I've been coding in Java since version 1.1.3 which would put it at about 1997.  Even though I use to code in C++ and MFC for Windows Applications I've never gone back once I started using Java.  For large scale web applications like Amazon, Ebay, and ours, Java is the way to go.  The "Write once run anywhere" ability lets us code on our desktops on Windows 7, transfer the code to Linux boxes for testing, Then to IBM AIX boxes for server use or Sun boxes for the servers.  Most of the time, it just works as long as you have all the right database drivers.

So that's the long answer to "how long have you been coding?'   A long freakin time  Grin
Offline MrDodo

Senior Newbie





« Reply #75 - Posted 2012-04-21 23:28:23 »


I started with Fortran during my bachelor, about 6 years ago. Since them I have also use C (for a short period), R (only for small things) and Matlab (during the last 3 years).
Now I am starting with Java (and making games for the first time). I hope to code in Java at least for a few years  Grin

Offline deadteck

Senior Newbie





« Reply #76 - Posted 2012-04-22 05:39:10 »

I've been coding for only about 4 months of actually doing something, and then only about 5 months of making small little minecraft mods and what not. Im having a hard time too, but what I noticed is that once you get over how to structure your code and how the code actually works it gets easier. Although you still have to learn everything else Sad. About the OpenGL, Im making my own game in LWJGL and I have found that although I got over a bit of the hard part, its still a lengthy process of understanding and getting used to its code.

Ive also been talking to a few friends (who work for big gaming companies) and they have said that it takes a long time 1-2 years about to get all the code somewhat memorized so that you can go and code for a long time without having to rely on the internet for different things.

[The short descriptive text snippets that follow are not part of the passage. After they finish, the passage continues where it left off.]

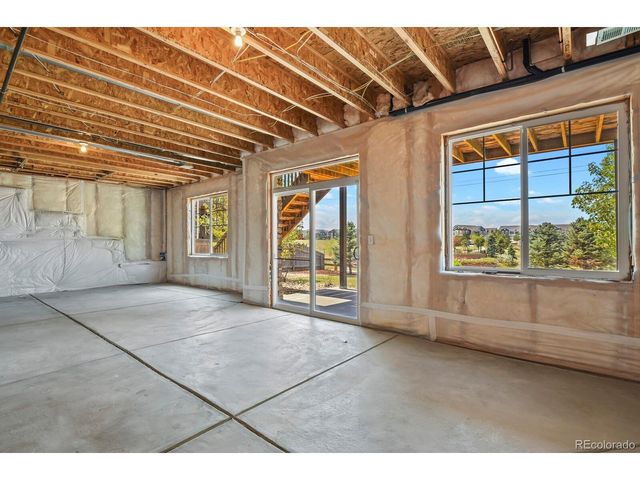 6021 S Irvington Ct, Aurora, CO 80016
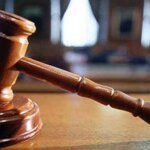 "सिर्फ एक दिखावा": दिल्ली की अदालत ने मकोका मामले में लंबी देरी के लिए पुलिस को फटकार लगाई
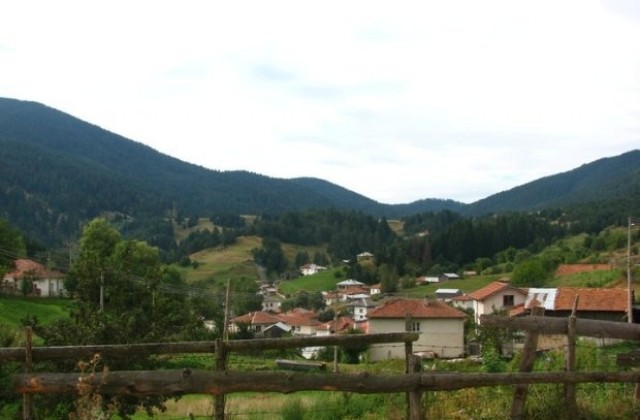 1 000 изнесени приемни на Национална служба за съвети в земеделието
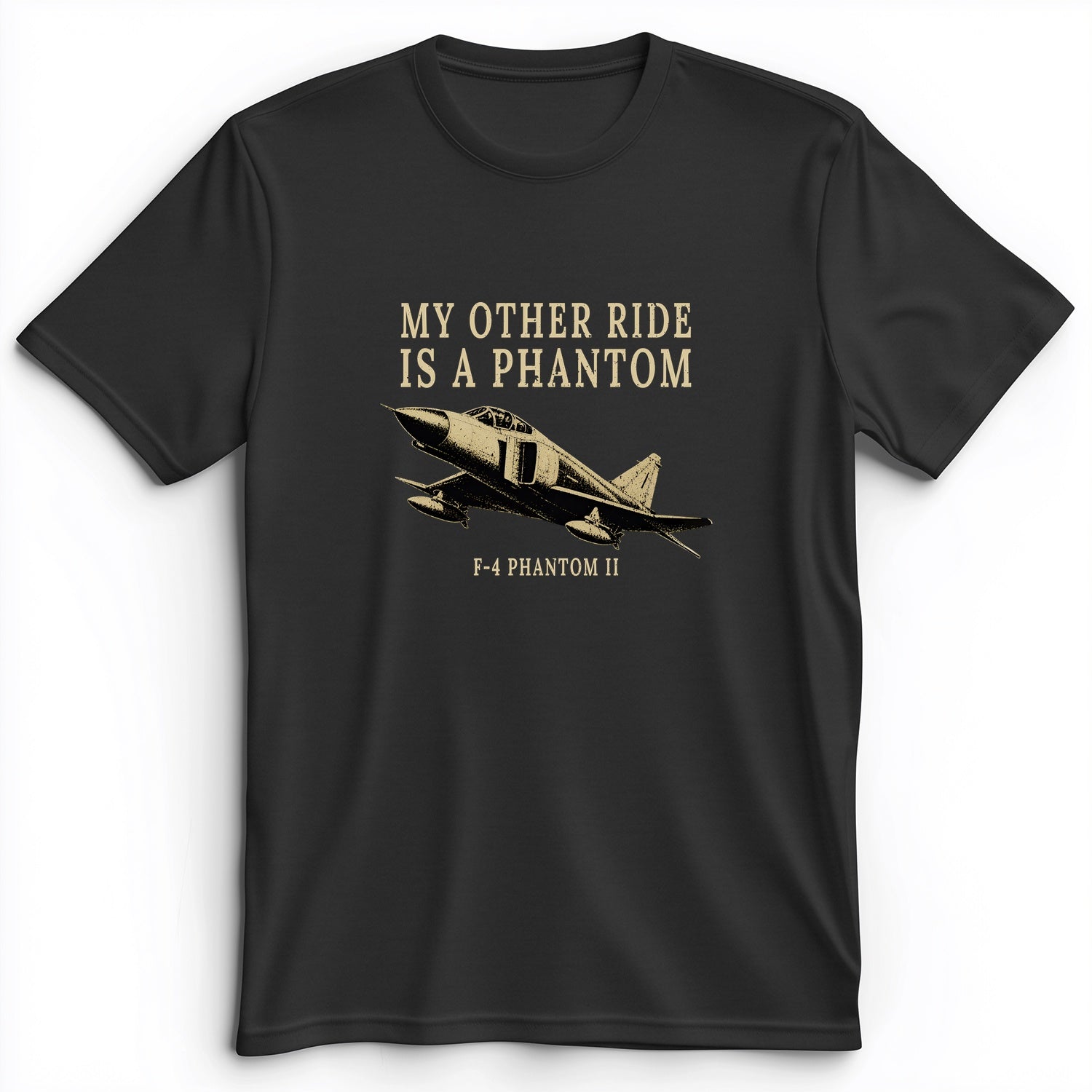 F-4 Phantom Premium Tee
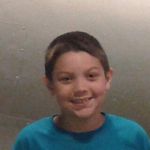 Tanner Cagle - @t_man_yo - Instagram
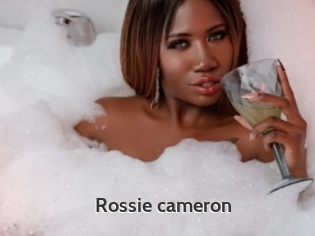 Rossie_cameron
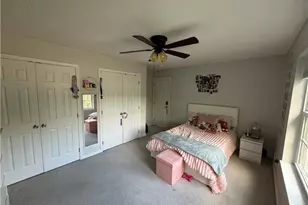 135 Tannenbaum Way, Pocono Twp, PA 18332 - Photo 18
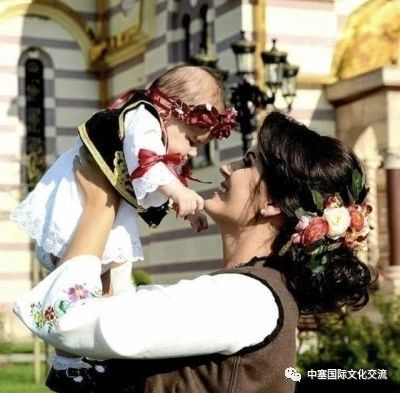 塞尔维亚孤单星球,塞尔维亚十大孤独星球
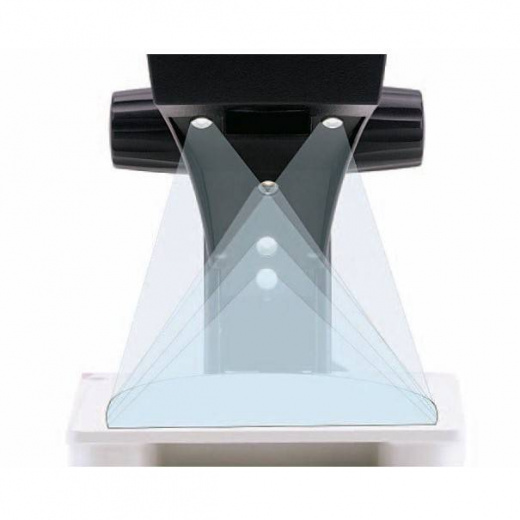 Образовательные микроскопы Leica серий EZ и ES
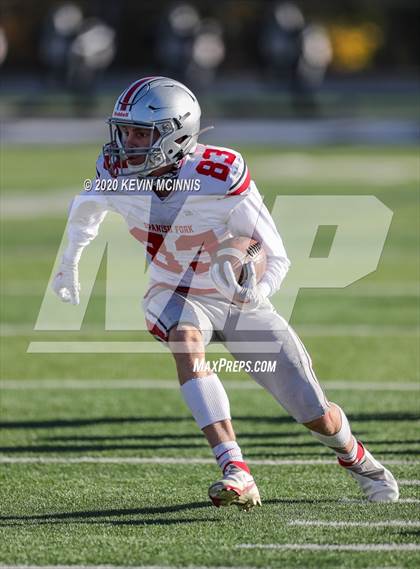 Thumbnail 1 in Highland vs. Spanish Fork photogallery.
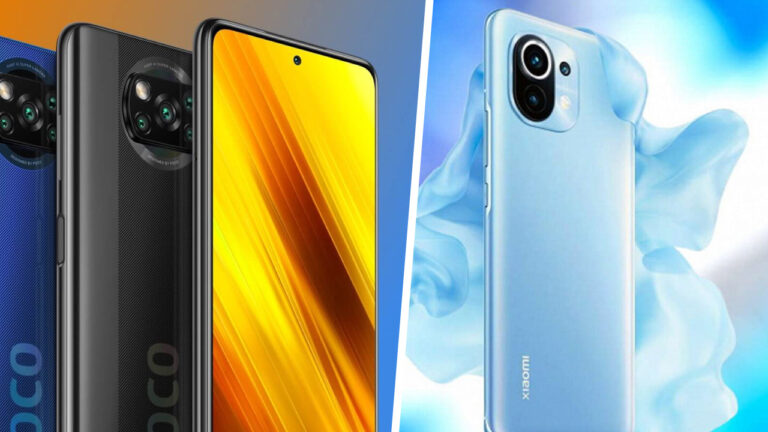 Babalar günü için 5.000 TL altı en iyi telefonlar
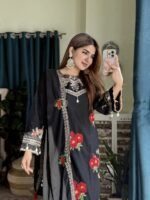 Ready-to-Wear Special 3 Piece - Image 2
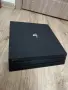 Продавам плс 4 про 1TB , снимка 5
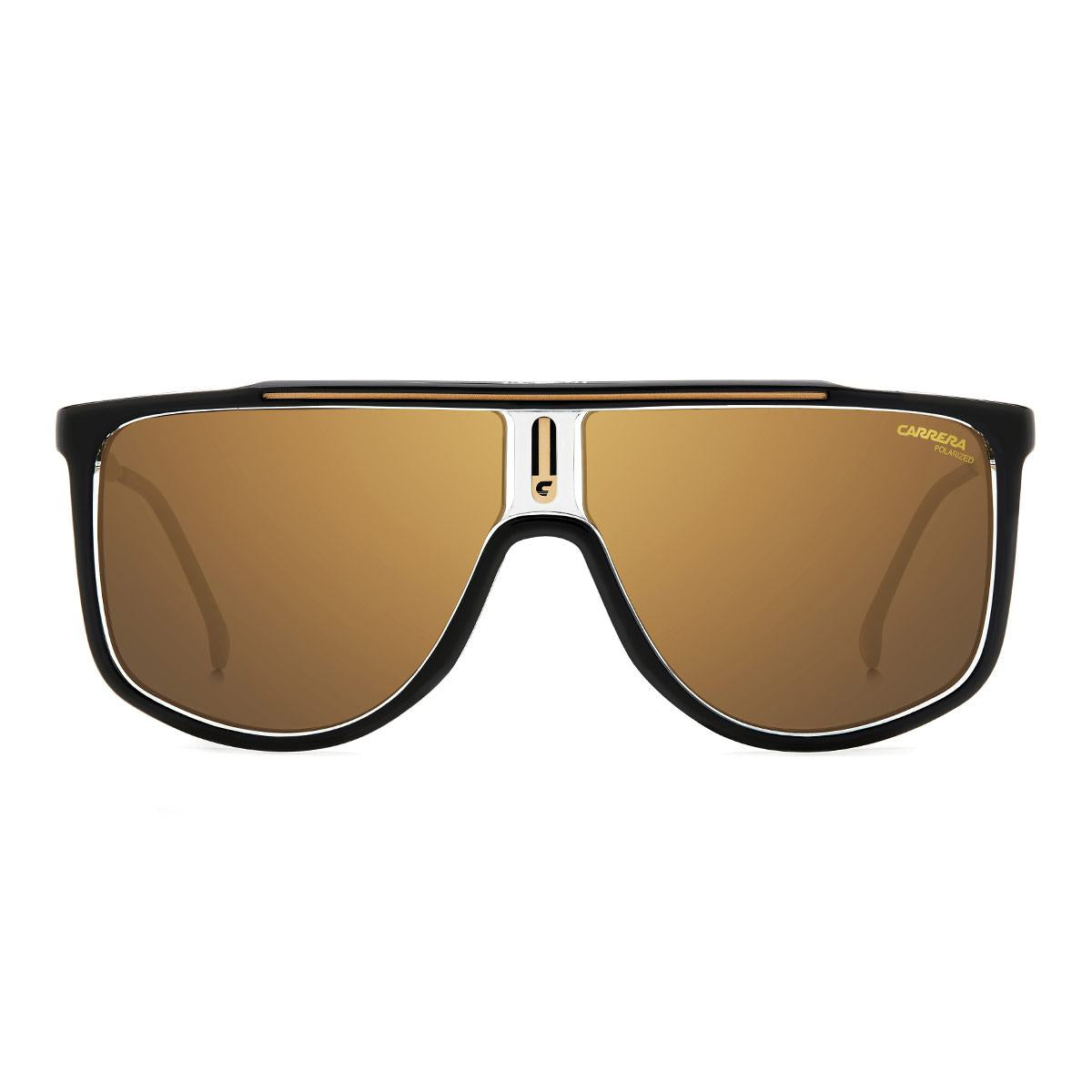 Carrera Sunglasses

Like I said earlier I have only been coding for about 8 months total, and am only 14 so Im not the biggest mastermind of coding, but being 14 it shows that you dont have to be a genious to understand it and to apply the code.

The best ideas will come from the weirdest and sometimes most f***'d up places, you just have to realize them.
Offline Longarmx
« Reply #77 - Posted 2012-04-22 05:46:50 »

7 months - Java
2 months - Objective C
1 month - C#
3 months - JavaScript
4 months - HTML
1 month - CSS

Offline VeaR

Junior Member





« Reply #78 - Posted 2012-04-22 09:33:52 »

28 years
Offline GotoCofee

Senior Newbie


Medals: 2



« Reply #79 - Posted 2012-04-23 23:08:02 »

Began at 9, I'm now 30.
As professionnal : now 8 years Smiley.

Best programmers don't realy care about technology, they make it by using what's suitable for the problem!
Offline gimbal

JGO Knight


Medals: 25



« Reply #80 - Posted 2012-04-24 10:41:51 »

Began at 9, I'm now 30.
As professionnal : now 8 years Smiley.

Best programmers don't realy care about technology, they make it by using what's suitable for the problem!

Yeah programmers. But software engineers care about architecture, in which tools find their proper place again Smiley
Offline ~Spaceaholic

Senior Member


Medals: 3
Projects: 1



« Reply #81 - Posted 2012-04-27 17:06:47 »

2 years ,  with many more to come, always hungry for more!